Your task is to set down the records below again, exactly.

[Collected data]
::::
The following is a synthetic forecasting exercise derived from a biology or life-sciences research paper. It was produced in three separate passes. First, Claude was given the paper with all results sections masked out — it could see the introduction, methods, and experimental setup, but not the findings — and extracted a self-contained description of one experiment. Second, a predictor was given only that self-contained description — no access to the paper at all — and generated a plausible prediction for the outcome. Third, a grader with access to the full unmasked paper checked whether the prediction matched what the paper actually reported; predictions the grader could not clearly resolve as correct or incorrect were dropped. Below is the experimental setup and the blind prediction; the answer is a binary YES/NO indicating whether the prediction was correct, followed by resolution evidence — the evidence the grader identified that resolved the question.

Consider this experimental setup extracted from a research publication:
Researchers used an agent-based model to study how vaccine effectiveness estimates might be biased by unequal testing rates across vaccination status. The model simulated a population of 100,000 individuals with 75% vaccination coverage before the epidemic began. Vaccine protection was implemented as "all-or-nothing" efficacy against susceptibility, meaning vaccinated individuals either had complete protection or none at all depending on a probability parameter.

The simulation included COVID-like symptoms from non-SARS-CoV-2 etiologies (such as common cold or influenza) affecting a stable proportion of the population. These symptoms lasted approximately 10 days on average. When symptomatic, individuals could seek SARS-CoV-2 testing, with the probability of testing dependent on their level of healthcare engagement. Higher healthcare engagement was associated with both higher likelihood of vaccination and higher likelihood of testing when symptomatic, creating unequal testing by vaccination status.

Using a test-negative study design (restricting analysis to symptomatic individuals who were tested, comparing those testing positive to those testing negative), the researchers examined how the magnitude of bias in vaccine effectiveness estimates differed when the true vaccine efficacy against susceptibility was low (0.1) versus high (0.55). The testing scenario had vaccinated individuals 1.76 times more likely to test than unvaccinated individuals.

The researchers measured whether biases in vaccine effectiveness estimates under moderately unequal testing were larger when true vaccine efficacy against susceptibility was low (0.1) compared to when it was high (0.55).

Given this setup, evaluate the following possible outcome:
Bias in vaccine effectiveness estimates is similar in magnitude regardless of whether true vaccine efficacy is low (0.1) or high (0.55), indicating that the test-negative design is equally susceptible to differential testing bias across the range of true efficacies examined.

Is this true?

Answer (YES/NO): NO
::::
◆ Response area
The following is a synthetic forecasting exercise derived from a biology or life-sciences research paper. It was produced in three separate passes. First, Claude was given the paper with all results sections masked out — it could see the introduction, methods, and experimental setup, but not the findings — and extracted a self-contained description of one experiment. Second, a predictor was given only that self-contained description — no access to the paper at all — and generated a plausible prediction for the outcome. Third, a grader with access to the full unmasked paper checked whether the prediction matched what the paper actually reported; predictions the grader could not clearly resolve as correct or incorrect were dropped. Below is the experimental setup and the blind prediction; the answer is a binary YES/NO indicating whether the prediction was correct, followed by resolution evidence — the evidence the grader identified that resolved the question.

Consider this experimental setup extracted from a research publication:
Researchers used an agent-based model to study how vaccine effectiveness estimates might be biased by unequal testing rates across vaccination status. The model simulated a population of 100,000 individuals with 75% vaccination coverage before the epidemic began. Vaccine protection was implemented as "all-or-nothing" efficacy against susceptibility, meaning vaccinated individuals either had complete protection or none at all depending on a probability parameter.

The simulation included COVID-like symptoms from non-SARS-CoV-2 etiologies (such as common cold or influenza) affecting a stable proportion of the population. These symptoms lasted approximately 10 days on average. When symptomatic, individuals could seek SARS-CoV-2 testing, with the probability of testing dependent on their level of healthcare engagement. Higher healthcare engagement was associated with both higher likelihood of vaccination and higher likelihood of testing when symptomatic, creating unequal testing by vaccination status.

Using a test-negative study design (restricting analysis to symptomatic individuals who were tested, comparing those testing positive to those testing negative), the researchers examined how the magnitude of bias in vaccine effectiveness estimates differed when the true vaccine efficacy against susceptibility was low (0.1) versus high (0.55). The testing scenario had vaccinated individuals 1.76 times more likely to test than unvaccinated individuals.

The researchers measured whether biases in vaccine effectiveness estimates under moderately unequal testing were larger when true vaccine efficacy against susceptibility was low (0.1) compared to when it was high (0.55).

Given this setup, evaluate the following possible outcome:
Bias in vaccine effectiveness estimates is similar in magnitude regardless of whether true vaccine efficacy is low (0.1) or high (0.55), indicating that the test-negative design is equally susceptible to differential testing bias across the range of true efficacies examined.

Is this true?

Answer (YES/NO): NO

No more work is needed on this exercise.